Nunca é

cedo demais ou tarde demais. nunca na hora certa e nunca fazendo a hora certa apenas ser. talvez um pouco de talento, mas muito esforço. dom? dom, de qualquer maneira, é nome para trabalho contínuo dado por quem não quer trabalhar continuamente. então… muito dom também. e ainda assim, nunca é.

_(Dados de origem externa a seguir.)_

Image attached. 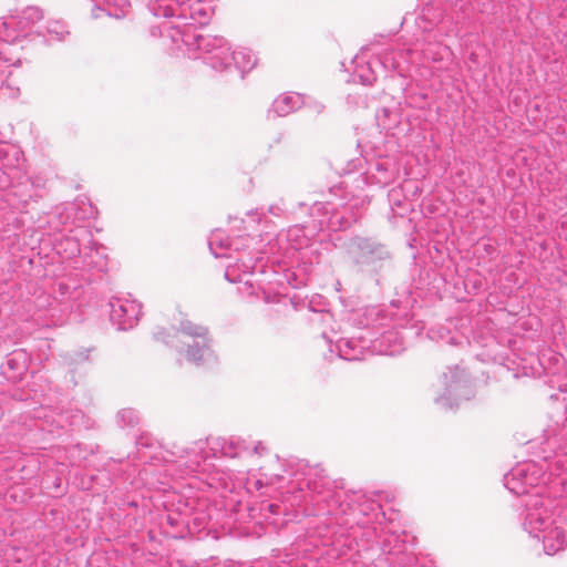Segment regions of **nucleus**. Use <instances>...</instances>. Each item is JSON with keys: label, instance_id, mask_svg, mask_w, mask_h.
I'll use <instances>...</instances> for the list:
<instances>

não que existissem promessas, possibilidades talvez, dessas muito distantes que ainda assim a gente sonha em conquistar. como numa guerra ou num jogo anglo-saxão qualquer, ocupar o território do outro, fincar bandeira, poder remeter aos meros mortais a partir do ponto mais alto do terreno conquistado. dali ó, de onde se imagina que o mundo é melhor e que as cores são mais belas e que as coisas são mais suas. mera ilusão gostosa de fantasiar, porque de fantasias também se constroem mundos inteiros. mera ilusão, porque, sabe-se que — como o mundo idiota não cansa de provar — nunca é.

talvez a pouco saudável grandiloquência no compartilhar de sentimentos que deveriam ser particulares seja fruto de uma vida de exposição exagerada a tempos congelados em quadros eternamente fixos nas páginas de revistas mil. ou talvez seja super compensação por ter crescido gordo. ou talvez seja só exagero puro e simples. exagero também idiota que faz acreditar em mundos de fantasia e que idiotices têm seus lugares. de qualquer maneira, super dimensionados ou não, sentimentos de nunca ser.

que pena.

desta vez, suponho, teria sido legal.